Western officials made it clear that diplomatic recognition will be impossible unless the decision on girls’ education is reversed.

Thomas West, the US special envoy for Afghanistan, said: “I was surprised by the turnaround this last Wednesday and the world has reacted to it by condemning this move. It is a breach first and foremost of the Afghan people’s trust.

“I believe hope is not all lost. I am hopeful we will see a reversal of that decision in the coming days.”

But West defended the US engagement with the Taliban saying that a complete diplomatic rupture would mean abandoning 40 million Afghans amid growing concerns over a possible famine in the country.

“We are talking about the modalities of an urgent humanitarian response, the need for more than a humanitarian response … a professionalisation of the central bank so that the international financial community can begin to have confidence in it, we are talking about terrorism and we are talking about women’s rights.

“One of the first times we sat down in October in a formal setting they had a request of us: ‘Please put our civil servants – 500,000 – back to work.’ We thought a logical place to start given the sector resonated so much in the international community was education. We had requests of them, as well. Number one, women and girls could attend at all levels across large swathes of Afghanistan. Number two, we wanted to see a monitoring mechanism, and third, there be a serious and rigorous curriculum.

“Over the following months the international community received the necessary assurances, and more importantly the Afghan people were told on 23 March we would see girls attend secondary education and that did not occur,” West said.

Hosna Jalil, a former interior minister, was one of many Afghan women at Doha to claim the Taliban will not be able to keep a lid on the demand for education. She said the last 20 years had not been a waste but left a positive legacy. “We facilitated a generation, two-thirds of the population, that knows what a better life looks like. That is why we will not give up. They are loud, they believe in freedom and democracy.”

Malala Yousafzai, who won the 2014 Nobel peace prize for her fight for all children’s right to education, told the forum that times had changed since the Taliban first banned girls’ education in 1996.

“It is much harder this time – that is because women have seen what it means to be educated, what it means to be empowered. This time is going to be much harder for the Taliban to maintain the ban on girls’ education. They are learning in the hide-outs. They are protesting on the streets. This ban will not last forever. They were waiting outside the school gates in their uniforms and they were crying. Seeking education is a duty of every Muslim,” she said.

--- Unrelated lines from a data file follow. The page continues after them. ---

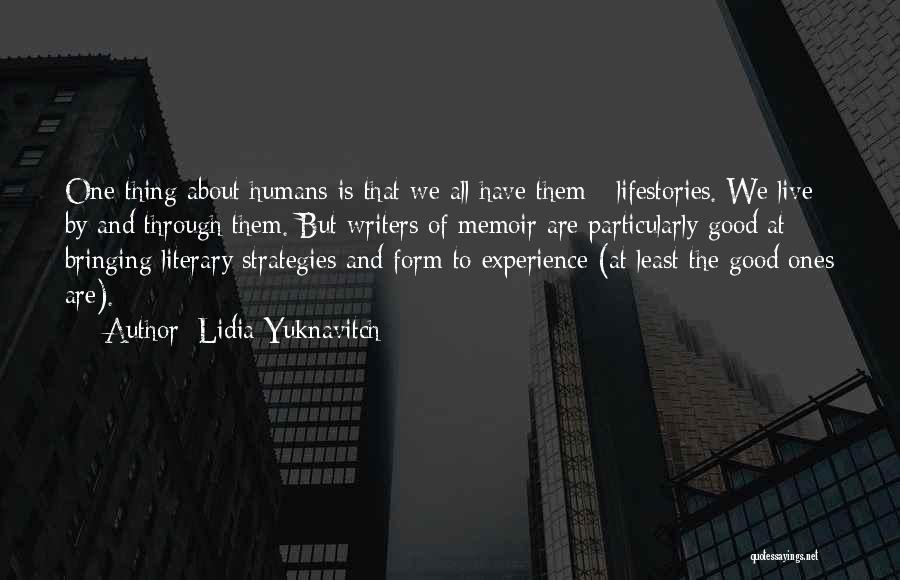 Lidia Yuknavitch Quotes: One Thing About Humans Is That We All Have Them - Lifestories. We Live By And Through Them. But Writers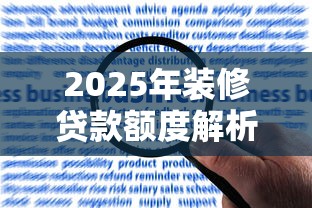 2025年装修贷款额度解析 不同银行最高能贷多少及申请条件
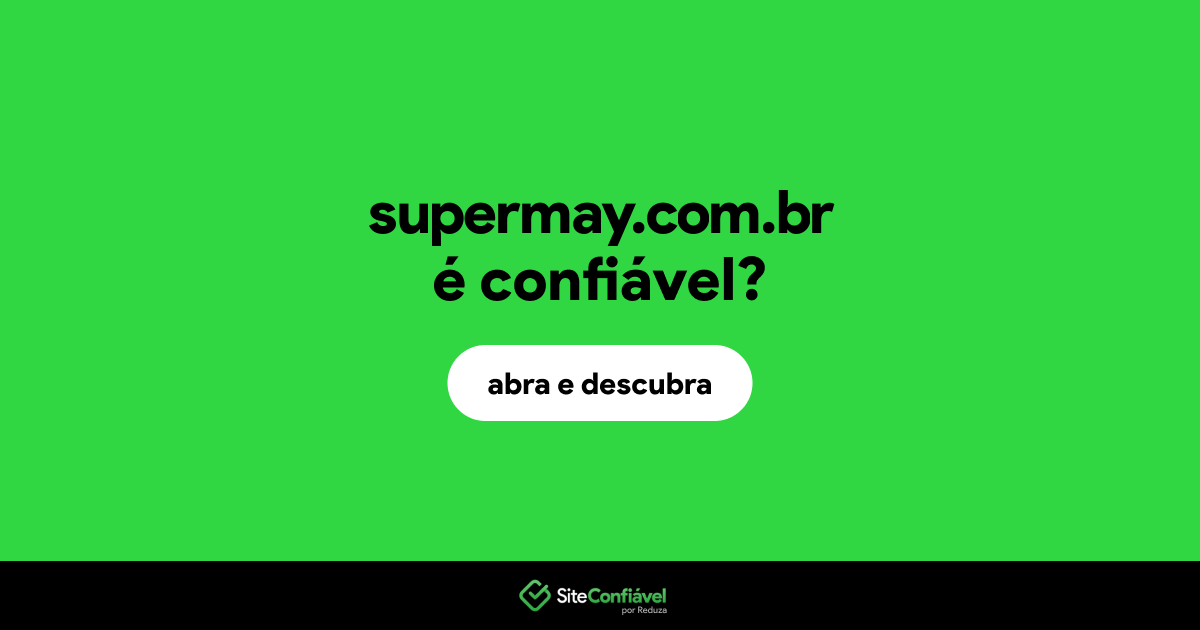 O site supermay.com.br é confiável?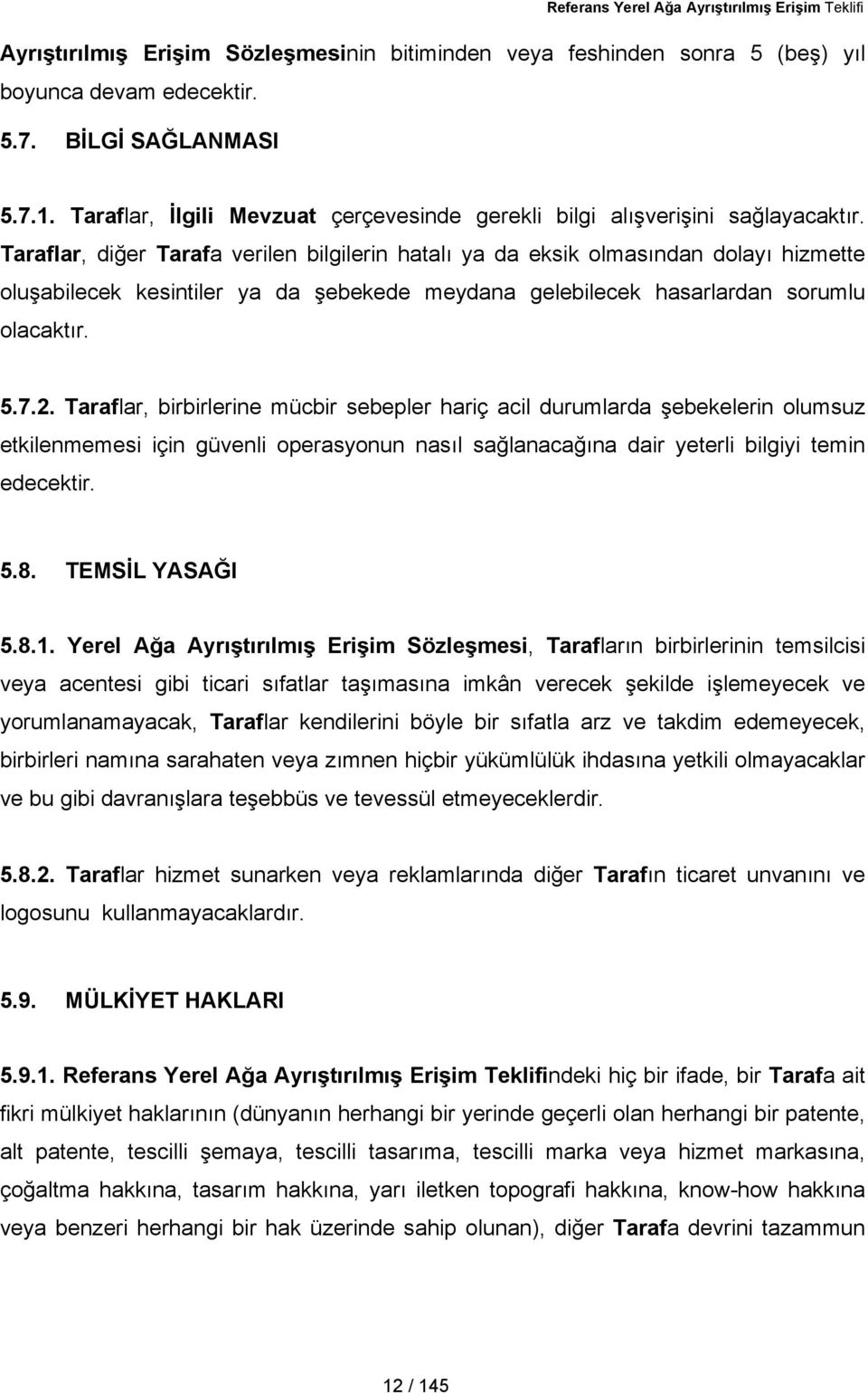 Taraflar, diğer Tarafa verilen bilgilerin hatalı ya da eksik olmasından dolayı hizmette oluşabilecek kesintiler ya da şebekede meydana gelebilecek hasarlardan sorumlu olacaktır. 5.7.2.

Dalia Fahmhy, an Afghan professor of political science, said in 1999 no girls were in secondary schools. “Within 15 years later there were 3.7 million girls. Over that period a thousand women became business owners. This cannot be curtailed. We live in a digital age and 68% have cellphones and 22% are connected to each other and to the world. This cannot be curtailed. Twenty-seven per cent of the parliament were women.”